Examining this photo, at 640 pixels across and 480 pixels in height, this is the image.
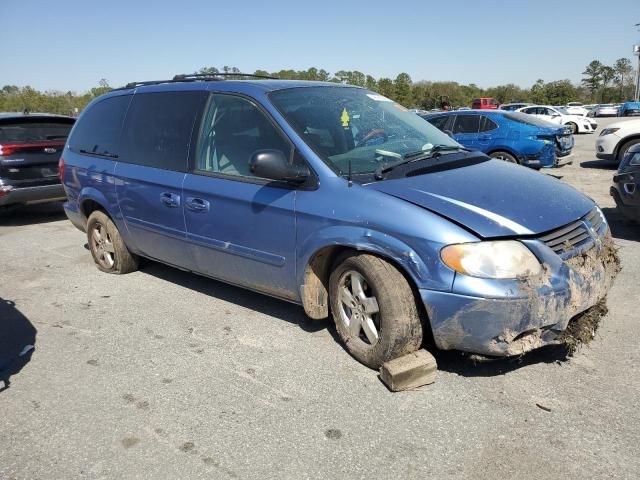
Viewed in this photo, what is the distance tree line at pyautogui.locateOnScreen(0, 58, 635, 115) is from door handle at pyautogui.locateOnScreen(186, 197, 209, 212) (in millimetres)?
38088

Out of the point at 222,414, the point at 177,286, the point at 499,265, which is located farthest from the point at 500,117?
the point at 222,414

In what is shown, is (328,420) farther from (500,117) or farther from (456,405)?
(500,117)

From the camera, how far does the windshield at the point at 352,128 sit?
3.59 m

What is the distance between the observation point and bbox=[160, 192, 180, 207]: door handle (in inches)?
167

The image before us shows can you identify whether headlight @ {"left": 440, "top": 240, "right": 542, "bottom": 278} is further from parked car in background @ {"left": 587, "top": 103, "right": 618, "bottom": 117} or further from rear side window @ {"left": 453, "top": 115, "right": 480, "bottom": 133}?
parked car in background @ {"left": 587, "top": 103, "right": 618, "bottom": 117}

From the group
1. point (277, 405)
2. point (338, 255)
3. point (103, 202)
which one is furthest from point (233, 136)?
point (277, 405)

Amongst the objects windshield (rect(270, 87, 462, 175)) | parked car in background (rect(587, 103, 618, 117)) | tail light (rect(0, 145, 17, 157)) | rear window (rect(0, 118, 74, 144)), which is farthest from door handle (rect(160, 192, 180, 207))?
parked car in background (rect(587, 103, 618, 117))

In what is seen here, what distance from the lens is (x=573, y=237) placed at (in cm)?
311

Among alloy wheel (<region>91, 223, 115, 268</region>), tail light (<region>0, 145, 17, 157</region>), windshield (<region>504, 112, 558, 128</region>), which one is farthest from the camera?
windshield (<region>504, 112, 558, 128</region>)

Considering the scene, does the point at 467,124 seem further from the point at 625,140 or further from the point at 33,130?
the point at 33,130

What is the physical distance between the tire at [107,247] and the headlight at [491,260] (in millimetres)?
3653

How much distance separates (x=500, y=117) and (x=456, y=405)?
9472 mm

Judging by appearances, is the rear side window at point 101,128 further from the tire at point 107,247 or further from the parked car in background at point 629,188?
the parked car in background at point 629,188

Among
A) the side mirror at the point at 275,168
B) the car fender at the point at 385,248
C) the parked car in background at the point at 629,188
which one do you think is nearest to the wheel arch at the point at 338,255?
the car fender at the point at 385,248
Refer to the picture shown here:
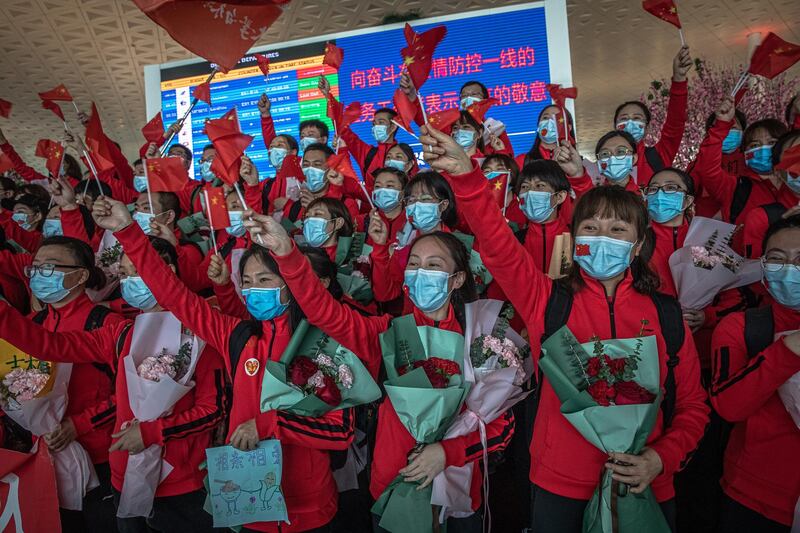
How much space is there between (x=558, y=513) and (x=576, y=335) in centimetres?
58

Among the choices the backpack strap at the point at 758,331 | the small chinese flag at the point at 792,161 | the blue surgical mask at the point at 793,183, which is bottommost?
the backpack strap at the point at 758,331

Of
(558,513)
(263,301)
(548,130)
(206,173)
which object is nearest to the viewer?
(558,513)

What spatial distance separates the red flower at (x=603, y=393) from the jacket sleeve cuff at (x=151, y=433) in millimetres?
1673

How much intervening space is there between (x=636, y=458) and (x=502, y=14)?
5545 millimetres

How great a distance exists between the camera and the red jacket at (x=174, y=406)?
2268 millimetres

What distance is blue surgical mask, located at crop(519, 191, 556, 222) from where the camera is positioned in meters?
2.91

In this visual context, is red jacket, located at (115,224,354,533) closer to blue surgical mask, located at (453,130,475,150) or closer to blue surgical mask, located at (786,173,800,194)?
blue surgical mask, located at (453,130,475,150)

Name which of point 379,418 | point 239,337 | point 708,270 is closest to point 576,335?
point 379,418

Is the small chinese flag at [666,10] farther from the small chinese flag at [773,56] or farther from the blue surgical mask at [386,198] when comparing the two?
the blue surgical mask at [386,198]

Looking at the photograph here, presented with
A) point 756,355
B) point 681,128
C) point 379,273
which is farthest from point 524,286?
point 681,128

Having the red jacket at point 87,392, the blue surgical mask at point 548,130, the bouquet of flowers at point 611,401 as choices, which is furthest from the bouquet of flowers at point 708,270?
the red jacket at point 87,392

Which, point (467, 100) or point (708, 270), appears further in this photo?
point (467, 100)

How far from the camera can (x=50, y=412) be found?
236 cm

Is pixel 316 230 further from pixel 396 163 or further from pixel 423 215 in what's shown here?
pixel 396 163
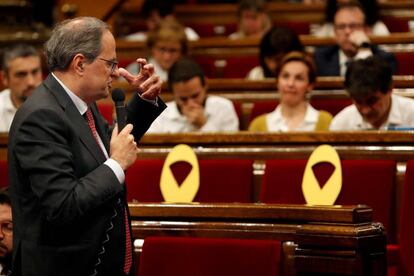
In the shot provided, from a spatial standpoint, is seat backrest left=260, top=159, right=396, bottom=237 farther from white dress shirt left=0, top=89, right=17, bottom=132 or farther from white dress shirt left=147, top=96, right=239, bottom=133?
white dress shirt left=0, top=89, right=17, bottom=132

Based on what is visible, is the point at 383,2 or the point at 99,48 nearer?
the point at 99,48

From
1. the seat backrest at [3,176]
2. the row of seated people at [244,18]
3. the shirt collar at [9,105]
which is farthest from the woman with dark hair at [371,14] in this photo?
the seat backrest at [3,176]

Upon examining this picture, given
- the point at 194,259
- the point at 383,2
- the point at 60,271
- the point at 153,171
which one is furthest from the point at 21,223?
the point at 383,2

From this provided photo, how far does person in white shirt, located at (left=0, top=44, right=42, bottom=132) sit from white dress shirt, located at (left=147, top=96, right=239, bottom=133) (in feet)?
1.48

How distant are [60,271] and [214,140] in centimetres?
98

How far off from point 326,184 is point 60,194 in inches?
31.8

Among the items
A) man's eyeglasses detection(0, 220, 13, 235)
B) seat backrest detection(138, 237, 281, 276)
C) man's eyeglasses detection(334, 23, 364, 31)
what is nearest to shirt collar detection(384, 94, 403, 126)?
man's eyeglasses detection(334, 23, 364, 31)

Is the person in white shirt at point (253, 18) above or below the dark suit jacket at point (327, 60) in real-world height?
above

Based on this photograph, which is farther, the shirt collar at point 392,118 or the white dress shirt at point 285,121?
the white dress shirt at point 285,121

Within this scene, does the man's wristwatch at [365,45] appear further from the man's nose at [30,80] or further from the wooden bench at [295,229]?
the wooden bench at [295,229]

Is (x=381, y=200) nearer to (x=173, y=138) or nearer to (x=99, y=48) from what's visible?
(x=173, y=138)

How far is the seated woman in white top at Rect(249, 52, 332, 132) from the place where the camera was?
259 cm

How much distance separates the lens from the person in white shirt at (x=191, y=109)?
2.67 meters

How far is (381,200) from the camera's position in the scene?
1921mm
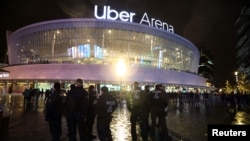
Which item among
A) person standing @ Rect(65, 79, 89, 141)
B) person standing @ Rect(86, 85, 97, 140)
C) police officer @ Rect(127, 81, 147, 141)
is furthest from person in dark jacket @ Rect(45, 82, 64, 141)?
police officer @ Rect(127, 81, 147, 141)

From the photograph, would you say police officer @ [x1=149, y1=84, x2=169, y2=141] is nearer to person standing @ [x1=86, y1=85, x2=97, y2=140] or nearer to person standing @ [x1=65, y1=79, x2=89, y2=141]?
person standing @ [x1=86, y1=85, x2=97, y2=140]

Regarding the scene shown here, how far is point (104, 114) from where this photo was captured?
357 inches

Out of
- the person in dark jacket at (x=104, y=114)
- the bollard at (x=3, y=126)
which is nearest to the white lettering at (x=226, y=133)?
the person in dark jacket at (x=104, y=114)

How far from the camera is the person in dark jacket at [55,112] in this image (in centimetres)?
942

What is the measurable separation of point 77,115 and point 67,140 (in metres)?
1.38

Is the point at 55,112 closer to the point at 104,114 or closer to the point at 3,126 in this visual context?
the point at 104,114

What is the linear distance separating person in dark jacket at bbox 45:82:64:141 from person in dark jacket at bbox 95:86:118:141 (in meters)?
1.62

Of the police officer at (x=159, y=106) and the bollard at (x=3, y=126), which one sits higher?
the police officer at (x=159, y=106)

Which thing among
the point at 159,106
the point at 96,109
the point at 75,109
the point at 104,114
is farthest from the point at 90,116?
the point at 159,106

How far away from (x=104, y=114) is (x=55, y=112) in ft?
6.35

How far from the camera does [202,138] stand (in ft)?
33.6

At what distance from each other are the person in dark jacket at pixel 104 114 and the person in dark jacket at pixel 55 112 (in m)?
1.62

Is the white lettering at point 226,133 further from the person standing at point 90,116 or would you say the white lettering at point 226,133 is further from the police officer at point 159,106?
the person standing at point 90,116

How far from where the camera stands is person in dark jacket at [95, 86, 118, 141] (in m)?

▶ **Challenge**: Reproduce the records word for word, from the line containing "How far away" through the end of the records, with both ends included.

▶ **Correct result**:
How far away from (x=104, y=114) is (x=55, y=112) in ft?
6.35

How far from the camera does [202,138] stand (in ft)?
33.6

At what distance from each other are the person in dark jacket at pixel 104 114 and the person in dark jacket at pixel 55 112 (in m)?
1.62

Is the white lettering at point 226,133 further from the person standing at point 90,116 or would you say the white lettering at point 226,133 is further from the police officer at point 159,106?
the person standing at point 90,116

How far from where the camera stands is person in dark jacket at [95, 86, 118, 141] (in m)?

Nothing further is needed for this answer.